Na parte alta da Rocinha, onde o asfalto dá lugar aos becos apertados e escadas sem fim, nasceu uma nova galeria de arte, feita de paredes, retratos e pertencimento. É ali, na região da Macega, que a fotógrafa, rapper e modelo Salemm, conhecida como Afotogracia, inaugurou no último domingo (28) a exposição “Pontos de Vista”.
“Sempre quis fazer uma exposição dentro da favela, mas nunca tive recurso, nem apoio. Então falei: se for pra realizar esse sonho, vai ser do nosso jeito, com o que a gente tem, e com a nossa visão”, afirma Salemm, que nasceu e cresceu na própria Rocinha.
A mostra marca o início de um projeto de oficinas voluntárias de fotografia para crianças da Macega, promovido por Salemm em parceria com a Favela Contente, sua produtora visual, e o projeto Most. “Escolhi começar pela parte mais esquecida da Rocinha. Lá em cima, onde quase não chegam projetos, nem turistas, nem investimento. É difícil chegar, tem que subir no movimento mesmo, mas era ali que eu queria ocupar”, conta.

As aulas acontecem aos sábados, das 12h40 às 13h, e o acesso à exposição, para visitantes de fora, é feito nesse mesmo horário, em grupo, partindo da entrada da Rua 1. Segundo Salemm, essa é uma forma de garantir a segurança e a vivência coletiva do projeto. “Esse espaço estava completamente abandonado. As crianças não tinham nenhuma atividade fixa. De vez em quando aparecia um professor de Muay Thai, um de capoeira, mas nada contínuo. A gente decidiu ocupar com arte.”

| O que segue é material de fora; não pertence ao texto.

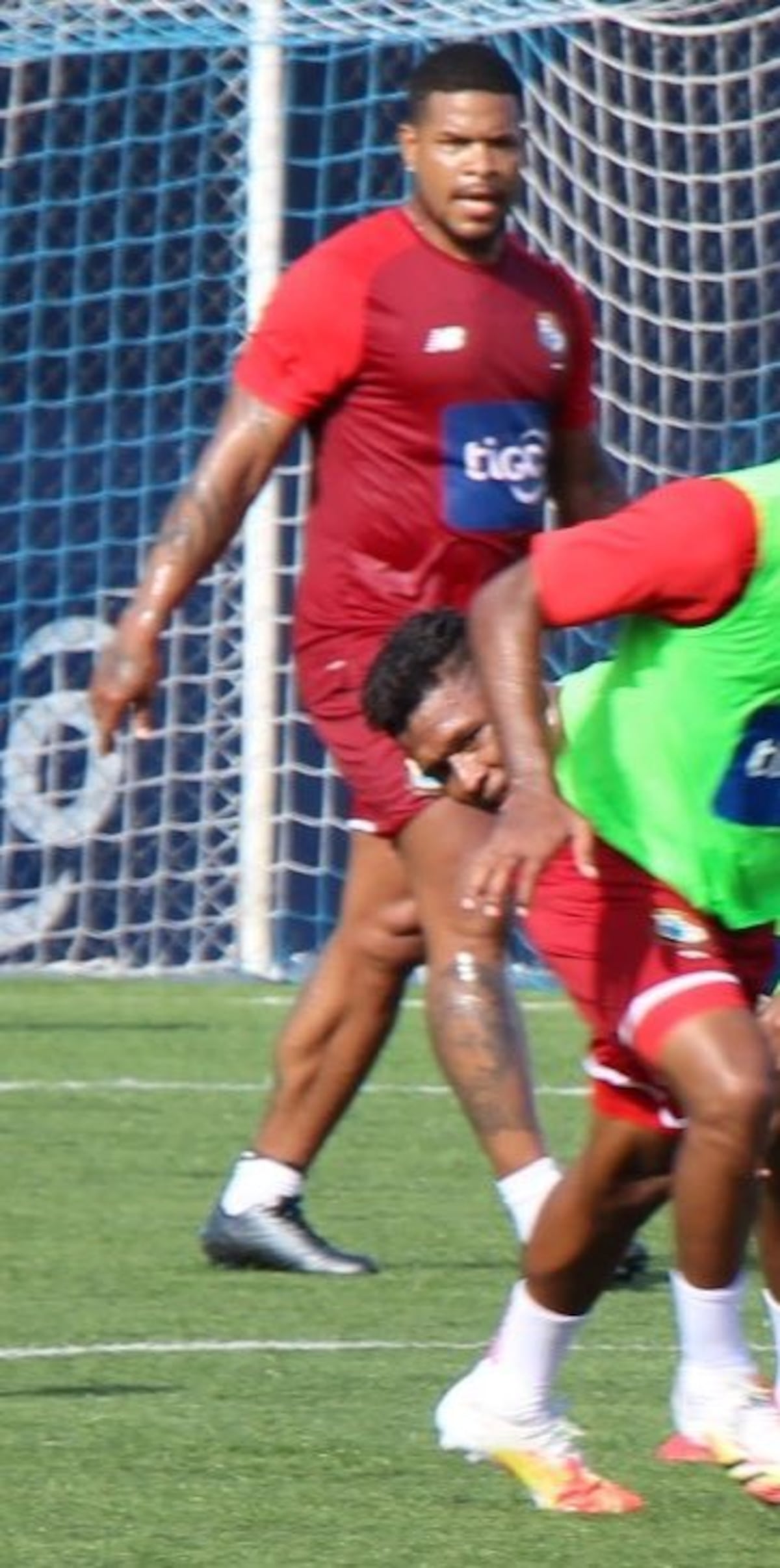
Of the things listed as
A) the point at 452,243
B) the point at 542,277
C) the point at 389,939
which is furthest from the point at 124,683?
the point at 542,277

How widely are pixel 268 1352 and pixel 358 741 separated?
48.4 inches

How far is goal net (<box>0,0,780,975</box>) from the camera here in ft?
37.9

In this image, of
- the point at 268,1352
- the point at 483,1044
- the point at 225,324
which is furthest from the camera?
the point at 225,324

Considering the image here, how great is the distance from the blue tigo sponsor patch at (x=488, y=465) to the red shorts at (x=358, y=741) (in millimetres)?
263

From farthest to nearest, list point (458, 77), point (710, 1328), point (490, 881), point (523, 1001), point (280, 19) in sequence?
1. point (280, 19)
2. point (523, 1001)
3. point (458, 77)
4. point (710, 1328)
5. point (490, 881)

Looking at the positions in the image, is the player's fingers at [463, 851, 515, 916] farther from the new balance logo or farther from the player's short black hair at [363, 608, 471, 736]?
the new balance logo

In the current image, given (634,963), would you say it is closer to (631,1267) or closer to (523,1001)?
(631,1267)

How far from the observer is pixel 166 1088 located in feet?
29.8

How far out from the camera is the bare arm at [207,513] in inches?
245

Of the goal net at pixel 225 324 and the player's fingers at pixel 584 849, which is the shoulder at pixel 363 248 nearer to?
the player's fingers at pixel 584 849

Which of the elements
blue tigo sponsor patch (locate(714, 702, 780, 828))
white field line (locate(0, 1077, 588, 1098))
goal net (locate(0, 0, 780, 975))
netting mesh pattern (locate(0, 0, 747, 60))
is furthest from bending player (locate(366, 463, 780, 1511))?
goal net (locate(0, 0, 780, 975))

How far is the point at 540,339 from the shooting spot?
6.78 m

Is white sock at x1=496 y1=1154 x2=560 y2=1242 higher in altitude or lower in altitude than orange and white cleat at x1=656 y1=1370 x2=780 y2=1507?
lower

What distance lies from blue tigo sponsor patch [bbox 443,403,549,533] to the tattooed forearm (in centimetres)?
77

As obras são coladas diretamente nas paredes da comunidade, no formato de lambe-lambe, uma solução barata, simples e acessível, exatamente como a fotógrafa queria. “Quis que as fotos estivessem onde as pessoas vivem. Que a mãe, a avó, o tio, o vizinho, todos pudessem ver. Porque tem muita gente aqui que nunca foi a um museu. E a arte também é delas. Também é nossa.”

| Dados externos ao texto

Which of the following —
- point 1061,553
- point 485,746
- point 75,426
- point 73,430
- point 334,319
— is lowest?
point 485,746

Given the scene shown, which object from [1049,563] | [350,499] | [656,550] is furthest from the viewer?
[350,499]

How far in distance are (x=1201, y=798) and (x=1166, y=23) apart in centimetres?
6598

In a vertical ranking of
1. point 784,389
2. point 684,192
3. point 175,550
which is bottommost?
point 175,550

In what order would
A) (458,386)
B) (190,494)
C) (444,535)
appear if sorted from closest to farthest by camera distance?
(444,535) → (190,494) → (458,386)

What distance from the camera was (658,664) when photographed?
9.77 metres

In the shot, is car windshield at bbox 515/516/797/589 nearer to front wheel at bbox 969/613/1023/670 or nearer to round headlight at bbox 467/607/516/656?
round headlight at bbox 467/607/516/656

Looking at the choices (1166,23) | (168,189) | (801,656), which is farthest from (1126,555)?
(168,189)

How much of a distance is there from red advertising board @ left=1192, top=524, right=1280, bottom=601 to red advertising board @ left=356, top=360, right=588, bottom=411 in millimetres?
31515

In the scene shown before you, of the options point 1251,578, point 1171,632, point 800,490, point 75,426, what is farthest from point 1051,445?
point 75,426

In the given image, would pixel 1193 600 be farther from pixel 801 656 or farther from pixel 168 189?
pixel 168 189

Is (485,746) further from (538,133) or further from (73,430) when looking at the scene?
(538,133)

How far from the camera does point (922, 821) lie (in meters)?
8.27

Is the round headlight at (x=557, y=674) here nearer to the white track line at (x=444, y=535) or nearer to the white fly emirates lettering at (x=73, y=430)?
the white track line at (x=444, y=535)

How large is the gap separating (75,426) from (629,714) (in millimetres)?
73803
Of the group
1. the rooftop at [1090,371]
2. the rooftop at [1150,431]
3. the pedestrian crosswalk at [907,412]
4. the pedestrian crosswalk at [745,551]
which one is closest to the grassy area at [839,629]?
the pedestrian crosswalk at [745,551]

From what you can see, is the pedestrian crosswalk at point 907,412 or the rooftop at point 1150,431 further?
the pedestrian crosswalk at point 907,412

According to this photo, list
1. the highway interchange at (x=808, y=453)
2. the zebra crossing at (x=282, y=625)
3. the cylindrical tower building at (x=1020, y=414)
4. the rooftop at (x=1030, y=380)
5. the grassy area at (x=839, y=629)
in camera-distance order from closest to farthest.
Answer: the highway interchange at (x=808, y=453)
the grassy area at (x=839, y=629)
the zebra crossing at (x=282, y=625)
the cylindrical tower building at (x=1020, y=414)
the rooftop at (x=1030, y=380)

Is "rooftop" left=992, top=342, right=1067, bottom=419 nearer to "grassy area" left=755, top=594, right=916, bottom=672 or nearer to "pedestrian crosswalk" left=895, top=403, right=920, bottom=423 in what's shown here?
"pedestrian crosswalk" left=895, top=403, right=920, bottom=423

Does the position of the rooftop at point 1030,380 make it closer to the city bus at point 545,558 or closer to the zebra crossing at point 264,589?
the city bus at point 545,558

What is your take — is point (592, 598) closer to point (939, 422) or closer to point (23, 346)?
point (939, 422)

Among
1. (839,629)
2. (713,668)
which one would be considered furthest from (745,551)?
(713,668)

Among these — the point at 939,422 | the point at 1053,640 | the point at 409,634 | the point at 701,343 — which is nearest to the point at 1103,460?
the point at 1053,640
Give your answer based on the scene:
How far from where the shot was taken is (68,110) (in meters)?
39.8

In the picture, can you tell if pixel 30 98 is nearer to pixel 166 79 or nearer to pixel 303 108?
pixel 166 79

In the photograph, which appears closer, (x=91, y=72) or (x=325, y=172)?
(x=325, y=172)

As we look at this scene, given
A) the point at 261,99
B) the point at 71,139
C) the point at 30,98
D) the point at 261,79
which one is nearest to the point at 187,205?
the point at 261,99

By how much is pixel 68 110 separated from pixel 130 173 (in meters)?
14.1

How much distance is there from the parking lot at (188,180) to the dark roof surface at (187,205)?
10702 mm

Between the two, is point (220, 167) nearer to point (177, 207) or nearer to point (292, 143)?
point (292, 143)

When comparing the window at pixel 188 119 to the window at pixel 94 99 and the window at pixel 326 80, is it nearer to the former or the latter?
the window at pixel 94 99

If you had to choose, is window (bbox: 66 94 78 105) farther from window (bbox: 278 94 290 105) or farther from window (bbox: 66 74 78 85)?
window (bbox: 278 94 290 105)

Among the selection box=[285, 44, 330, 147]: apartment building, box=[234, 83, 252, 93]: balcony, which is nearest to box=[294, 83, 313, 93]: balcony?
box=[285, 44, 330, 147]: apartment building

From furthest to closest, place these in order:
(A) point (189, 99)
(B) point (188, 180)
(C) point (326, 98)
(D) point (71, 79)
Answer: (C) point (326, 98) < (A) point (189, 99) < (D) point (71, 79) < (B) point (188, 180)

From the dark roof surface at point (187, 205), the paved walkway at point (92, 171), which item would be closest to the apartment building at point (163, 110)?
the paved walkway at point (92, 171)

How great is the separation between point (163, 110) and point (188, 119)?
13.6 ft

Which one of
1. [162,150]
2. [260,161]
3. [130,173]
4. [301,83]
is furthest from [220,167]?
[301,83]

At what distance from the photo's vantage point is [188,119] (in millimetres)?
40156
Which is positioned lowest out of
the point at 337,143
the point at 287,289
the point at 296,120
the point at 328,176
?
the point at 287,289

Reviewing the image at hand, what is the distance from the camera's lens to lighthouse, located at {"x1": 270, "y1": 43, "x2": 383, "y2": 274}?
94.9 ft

A exposição vai se espalhar ainda mais no dia 7 do próximo mês, quando as fotos serão coladas por toda a Rocinha. “Se eu tirei uma foto na Rua 4, ela vai estar na Rua 4. Se foi no barbeiro, vai estar na barbearia. A ideia é que as pessoas se reconheçam no cotidiano, que vivam a arte no lugar onde ela nasceu.”
Salemm já teve suas obras expostas em instituições renomadas como o Museu de Arte do Rio, o Museu do Amanhã e o Centro Cultural dos Correios. Duas de suas fotos foram selecionadas para uma exposição na França, em junho. Mas, para ela, nada se compara ao que está acontecendo agora.
“Já estive em vários museus, mas sempre faltava isso: ver minha arte aqui, onde tudo começou. Muitas vezes levei as crianças comigo para ver as fotos nos museus, e a gente passou por situações de racismo, de perseguição. Mesmo sendo os retratados. Os museus começaram a nos abraçar há muito pouco tempo. Agora, a arte tá onde ela sempre deveria ter estado.”
A exposição tem como princípio a valorização de moradores como protagonistas, e não como objeto de olhares externos. “A arte feita por gente preta, por crias da favela, por indígenas e caboclos, sempre foi vista como algo marginal ou exótico. Agora a gente tá dizendo: ‘tamo aqui’. E não como corpo nu ou subserviente, mas como sujeito. Como artista. Como potência.”